List every reaction to change that the passage below attributes to other people, as opposed to the writer.
--- Passage Enclosed Below ---
Taking it off the chin
I love change!
I have always been a fierce proponent of change. While other people fear it, flee from it, complain about it and do anything to alleviate it, I relish it. Sure, some change is not the greatest. Change inflicted upon us can make us angry and resentful. I sometimes think we NEED to change and by ignoring the signs to do so, we are forced into it for our greater good. But that is a whole other HUB.
I have always hated my somewhat thick neck and double chin. No matter the weight loss, the chin would always make me feel as though I had a sling hanging from it. I even was told I had a weak chin and that it was somehow "less than" charming. That was years ago and I kept hearing those tapes.
I am also a believer in the idea that nothing happens by mistake. Most things happen in the time frame we are ready to work through them, even though most people would not feel that way about the loss of a loved one, and that cannot be denied. In my case, I had a situation whereby my nose had a sore that would not heal. Being a diabetic, I knew it took longer to heal than someone without this disease. I felt it incumbent upon me to have my skin looked at for possible skin cancer screening, as I have a dear friend who has had several bouts of this problem and it seemed like a wise decision. When I chose a doctor to go see I had no idea she was not a dermatologist, as she was a laser surgeon and also a facial MD. After going into her office for a consult (free) she directed me to a dermatologist to look at the nose, (which ended up being fine) and telling me about laser smart lipo that could be done on my chin and other areas of my face if I was interested.
Two weeks after my initial discussion with my surgeon, who is a licensed Dr and dental surgeon, I went into her office for a smart lipo on my neck and chin and also some other areas that were candidates for collagen fillers. I was ecstatic! The key here is to bring one the change that might boost self confidence and a feeling of rejuvenation, not necessarily to turn the clock back or to be vain in any way. I often had indicated my desire to age gracefully, and still maintain that aging IS a wonderful phenomena. It beats the alternative! But it also is a procedure that brings me the change I so crave in life.
--- End of Enclosed Passage ---
--- Material provided Enclosed Below ---
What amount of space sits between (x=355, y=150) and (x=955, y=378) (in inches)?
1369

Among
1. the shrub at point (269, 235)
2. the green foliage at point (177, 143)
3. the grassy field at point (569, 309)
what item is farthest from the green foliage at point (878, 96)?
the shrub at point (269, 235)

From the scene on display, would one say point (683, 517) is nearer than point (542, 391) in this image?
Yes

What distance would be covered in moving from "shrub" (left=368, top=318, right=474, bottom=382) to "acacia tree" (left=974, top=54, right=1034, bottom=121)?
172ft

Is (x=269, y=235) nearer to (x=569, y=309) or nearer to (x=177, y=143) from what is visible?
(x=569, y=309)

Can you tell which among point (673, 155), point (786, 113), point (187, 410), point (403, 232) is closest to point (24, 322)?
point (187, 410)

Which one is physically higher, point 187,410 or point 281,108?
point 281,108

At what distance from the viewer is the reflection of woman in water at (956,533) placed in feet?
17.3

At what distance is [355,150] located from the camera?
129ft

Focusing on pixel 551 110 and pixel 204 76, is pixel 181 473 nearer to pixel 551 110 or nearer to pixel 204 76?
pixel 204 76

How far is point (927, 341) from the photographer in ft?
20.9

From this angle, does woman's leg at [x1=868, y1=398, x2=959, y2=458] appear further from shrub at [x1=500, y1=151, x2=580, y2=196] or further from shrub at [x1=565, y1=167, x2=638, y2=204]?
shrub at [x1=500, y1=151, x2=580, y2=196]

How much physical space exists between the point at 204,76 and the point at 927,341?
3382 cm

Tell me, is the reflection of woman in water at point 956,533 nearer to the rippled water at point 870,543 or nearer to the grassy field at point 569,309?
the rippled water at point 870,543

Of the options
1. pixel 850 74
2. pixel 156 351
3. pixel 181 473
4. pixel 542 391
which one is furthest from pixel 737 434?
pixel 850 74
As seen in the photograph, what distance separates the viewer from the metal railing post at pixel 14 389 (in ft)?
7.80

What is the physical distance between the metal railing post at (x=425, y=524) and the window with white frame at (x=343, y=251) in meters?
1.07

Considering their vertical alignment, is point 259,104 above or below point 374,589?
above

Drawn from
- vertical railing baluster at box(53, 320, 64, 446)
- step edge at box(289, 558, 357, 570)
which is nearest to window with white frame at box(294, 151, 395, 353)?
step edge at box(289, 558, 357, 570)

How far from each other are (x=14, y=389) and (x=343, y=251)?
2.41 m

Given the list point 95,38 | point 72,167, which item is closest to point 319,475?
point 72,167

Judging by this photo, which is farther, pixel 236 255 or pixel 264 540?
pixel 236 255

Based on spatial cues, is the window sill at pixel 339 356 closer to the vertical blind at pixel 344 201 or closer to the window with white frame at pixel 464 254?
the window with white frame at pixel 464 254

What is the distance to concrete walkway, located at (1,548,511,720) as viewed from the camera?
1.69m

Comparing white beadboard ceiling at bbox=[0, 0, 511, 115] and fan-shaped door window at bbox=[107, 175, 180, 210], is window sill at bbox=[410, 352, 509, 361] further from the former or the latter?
--- End of Enclosed Material provided ---
◆ Output for this exercise ◆
- They fear it.
- They flee from it.
- They complain about it.
- They do anything to alleviate it.